Set exercise: Write out each line of the listing below word for word, without changing its order or punctuation.

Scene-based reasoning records

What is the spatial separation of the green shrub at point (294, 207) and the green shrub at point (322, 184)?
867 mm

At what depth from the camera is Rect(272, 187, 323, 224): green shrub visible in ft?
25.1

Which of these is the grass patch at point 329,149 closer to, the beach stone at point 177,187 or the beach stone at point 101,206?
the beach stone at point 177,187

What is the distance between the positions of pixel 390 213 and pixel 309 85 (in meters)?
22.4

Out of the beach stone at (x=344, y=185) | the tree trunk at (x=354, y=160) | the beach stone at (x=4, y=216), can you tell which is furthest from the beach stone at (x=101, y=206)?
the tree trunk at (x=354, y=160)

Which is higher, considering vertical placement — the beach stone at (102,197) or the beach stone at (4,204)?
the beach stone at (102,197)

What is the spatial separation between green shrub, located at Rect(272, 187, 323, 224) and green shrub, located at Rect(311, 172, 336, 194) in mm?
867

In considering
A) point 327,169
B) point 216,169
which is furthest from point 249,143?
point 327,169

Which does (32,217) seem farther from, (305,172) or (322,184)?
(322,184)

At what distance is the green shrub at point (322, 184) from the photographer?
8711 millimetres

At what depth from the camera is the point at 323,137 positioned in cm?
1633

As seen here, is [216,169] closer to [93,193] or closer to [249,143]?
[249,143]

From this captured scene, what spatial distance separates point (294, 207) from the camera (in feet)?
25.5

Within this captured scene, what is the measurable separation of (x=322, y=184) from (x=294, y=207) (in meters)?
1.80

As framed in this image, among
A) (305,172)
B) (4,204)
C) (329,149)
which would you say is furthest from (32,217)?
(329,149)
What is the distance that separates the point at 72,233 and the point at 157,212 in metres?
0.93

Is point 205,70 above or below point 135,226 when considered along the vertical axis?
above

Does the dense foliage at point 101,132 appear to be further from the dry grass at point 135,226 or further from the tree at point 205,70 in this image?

Expected answer:
What is the spatial separation of the green shrub at point (294, 207) and the green shrub at point (322, 184)?
867 mm

At what depth from the camera is Rect(272, 187, 323, 224): green shrub visible in ft?
25.1

Which of these is the grass patch at point 329,149 closer to, the beach stone at point 177,187 or the beach stone at point 101,206?
the beach stone at point 177,187

What is the distance between the positions of pixel 390 213 and pixel 309 85 (in meters)?
22.4

Out of the beach stone at (x=344, y=185) | the tree trunk at (x=354, y=160) | the beach stone at (x=4, y=216), can you tell which is furthest from the beach stone at (x=101, y=206)?
the tree trunk at (x=354, y=160)

Which is higher, considering vertical placement — the beach stone at (102,197) or the beach stone at (4,204)?
the beach stone at (102,197)

What is the spatial separation between green shrub, located at Rect(272, 187, 323, 224) and green shrub, located at Rect(311, 172, 336, 194) in mm?
867

In considering
A) point 327,169
B) point 216,169
which is furthest from point 249,143?
point 327,169

Which does (32,217) seem farther from, (305,172) or (322,184)?
(322,184)

At what distance is the green shrub at point (322, 184) from the photographer?
8711 millimetres

At what depth from the camera is the point at 323,137 positioned in cm?
1633

As seen here, is [216,169] closer to [93,193] or closer to [249,143]?
[249,143]

From this captured scene, what spatial distance separates point (294, 207) from the camera (in feet)?
25.5

Within this captured scene, what is the measurable separation of (x=322, y=184) from (x=294, y=207) (in meters)?
1.80

As framed in this image, among
A) (305,172)
B) (4,204)
C) (329,149)
which would you say is furthest from (32,217)?
(329,149)
What is the distance that separates the point at 72,233 and the point at 157,212 in metres?
0.93

Is point 205,70 above or below point 135,226 when considered along the vertical axis?
above

Does the dense foliage at point 101,132 appear to be further from the dry grass at point 135,226 or further from the tree at point 205,70 in this image?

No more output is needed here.